Problem requirements:
Transcribe the passage of the patent below on the extensible data warehouse, starting with "2 . The system" and going on through "having the plurality of structures.".

Extract:
────────

US-12625876-B2 - Extensible data enclave pattern

US12625876B2US 12625876 B2US12625876 B2US 12625876B2US-12625876-B2

Abstract

Systems, methods, and non-transitory computer-readable media for forming an extensible data warehouse. A data ingestor application receiving raw data having a first structure. Forming a data lake in the third memory using the raw data. Continuously receive additional raw data having a plurality of structures. The plurality of structures including the first structure and one or more different structures. The additional raw data supplementing the raw data. Determining each structure of the plurality of structures. Generating a dataset based on the additional raw data and the plurality of structures that are determined. Extracting metadata associated with the additional raw data from the dataset. Creating a catalog of the dataset based on the metadata that is extracted. Modifying the data lake in the third memory to include the additional raw data based on the dataset and the catalog.

Inventors

Justine Celeste Fox
Yanis Ikene

Assignees

Mastercard Technologies Canada ULC

Dates

Publication Date: 20260512
Application Date: 20240306

Claims (20)

1 . A system for forming an extensible data warehouse, the system comprising: a client device including a first electronic processor and a first memory; a storage device including a second electronic processor and a second memory, the storage device associated with the client device; and a server including a third electronic processor and a third memory including a data ingestor application, the third electronic processor configured to: receive, with a data ingestor application, raw data having a first structure, create, with the data ingestor application, a first metadata table for the raw data using an input crawler, the input crawler extracting metadata of the raw data, format, with the data ingestor application, the raw data for storage by performing an extract operation, a transform operation, and a load operation on the raw data, create, with the data ingestor application, a second metadata table for the raw data using an output crawler, the output crawler extracting metadata of the raw data that is formatted for storage, form, with the data ingestor application, a data lake in the third memory using the raw data, create, with the data ingestor application using the first metadata table and the second metadata table, a catalog describing the raw data of the data lake, continuously receive, with the data ingestor application, additional raw data having a plurality of structures, wherein the plurality of structures includes the first structure and one or more different structures, and wherein the additional raw data supplements the raw data, determine, with the data ingestor application, each structure of the plurality of structures, generate, with the data ingestor application, a dataset based on the additional raw data and the plurality of structures that are determined, extract, with the data ingestor application, metadata associated with the additional raw data from the dataset, update, with the data ingestor application, the catalog for the data lake-based on the metadata that is extracted from the additional raw data, and modify, with the data ingestor application, the data lake in the third memory to include the additional raw data based on the dataset and the catalog that is updated.
2 . The system of claim 1 , wherein, to receive, with the data ingestor application, the additional raw data having the plurality of structures, the third electronic processor is further configured to horizontally scale resources to receive the additional raw data having the plurality of structures.

────────

Recorded information:
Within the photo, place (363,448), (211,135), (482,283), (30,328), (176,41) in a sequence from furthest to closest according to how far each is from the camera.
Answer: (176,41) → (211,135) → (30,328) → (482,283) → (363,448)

────────

Finished task:
2 . The system of claim 1 , wherein, to receive, with the data ingestor application, the additional raw data having the plurality of structures, the third electronic processor is further configured to horizontally scale resources to receive the additional raw data having the plurality of structures.